6

I have tagged objects in a Jackrabbit repository (actually Adobe/Day CQ's CRX, but I think this is the Jackrabbit code):

  • asset: tags = A, B
    • child asset data 1: tags = A, C, E
    • child asset data 2: tags = D, E

I want to query against the union of the parent asset's set of tags and one child, i.e. "B C" would match the asset because we have those in the parent and in child 1, but "C D" would not match because there's no combination of parent and one child that matches that because C and D are split across separate child data nodes.

Is there a way to do this in Jackrabbit? We can write an XPath query

\\element(*, dam:Asset)[(@tags = 'C' or *\@tags='C')
                        and (@tags = 'D' or *\@tags='D')]

but that won't work because XPath doesn't seem to guarantee that the * joined child assets are the same, i.e. this means "any child has C/D" and so will match my asset because 1+ children have a C and 1+ children have a D. Instead I could use JCR-SQL2

SELECT * FROM dam:Asset as asset
  LEFT OUTER JOIN nt:unstructured as child ON ISCHILDNODE(child,asset)
  WHERE (asset.tags = 'C' or child.tags = 'C')
    AND (asset.tags = 'D' or child.tags = 'D')

but there's no SELECT DISTINCT in JCR-SQL2: if instead I search for "B E" I will get this asset returned twice because this matches both asset+child1 and asset+child2.

I could postprocess either query result in Java, i.e. filter out false-positive matches for the first case or filter out duplicate results for the second case, but I'm nervous how this would affect paging performance: I'd need to scan more nodes than necessary to weed out bad nodes, and I'd need to scan the lot to compute the correct result size for paging. This ought to be cheaper for the second SQL2 case because if my search is ordered I can spot duplicates based on the node path alone and all duplicates will be consecutive, so I can find a given page's worth of data with cheap scanning only hopefully without reading the whole node for each result, but I don't know the cost of scanning all results for the paging count too even for the simple path-only case.

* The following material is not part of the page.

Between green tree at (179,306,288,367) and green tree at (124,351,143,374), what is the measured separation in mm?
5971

Yet another option we've considered is denormalising the tags into a single node. In this case, to keep the search accurate, that would have to mean creating a new combined_tags attribute in each child node and perform all searches against the set of child nodes only. However this still suffers from the distinct problem should we match two child nodes beneath the same asset.

Thanks for any suggestions. This is a large instance already and will need to scale further. I've seen other questions which say ModeShape is a JCR implementation that does have SELECT DISTINCT but I think switching to ModeShape just for that would have to be the last resort, if indeed it's possible to host CQ on ModeShape.


One idea we've come up with now is to compute each union of the asset tags and child tags and combine the tags into a single string then write each value as a multivalued property of the asset, i.e. asset + child1 = "A B C E" and asset + child2 = "A B D E", so we get

  • asset: tags = A, B; tagUnions = "A B C E", "A B D E"

As long as we define a fixed order for combining tags into a string (e.g. alphabetical) we can the search for any combination using tagUnions LIKE '%B%C%' (except I'd use proper delimiters between tags in the real case). Whilst this will work as far as we can see I don't really like it: there's potentially large numbers of tags per asset+child, all with longer names than single letters meaning we'll end up with long strings executing LIKE queries on all of them which likely can't be indexed efficiently.

Another take on this is to make a bitmask: define A=1, B=2 etc. and so store a multivalued integer array here then carry out a bitwise comparison. However that's likely limited to 64 different tags and since we have 1,000+ I don't think we can do this - even if JCR supports bitwise operations, which I'd expect it won't.

So I'm still on the lookout for a clean database-like solution for this. You've missed the bounty I put up but there's still ticks, votes and gratitude for any help.

Rup
  • 33,765
  • 9
  • 83
  • 112

1 Answers1

1

From the Apache Jackrabbit mailing list:

Yes, unfortunately union queries are not supported. Any work on that area would be much appreciated.

Meanwhile the best workaround is probably to do two separate queries and to explicitly perform the union in the application code by combining the two result sets.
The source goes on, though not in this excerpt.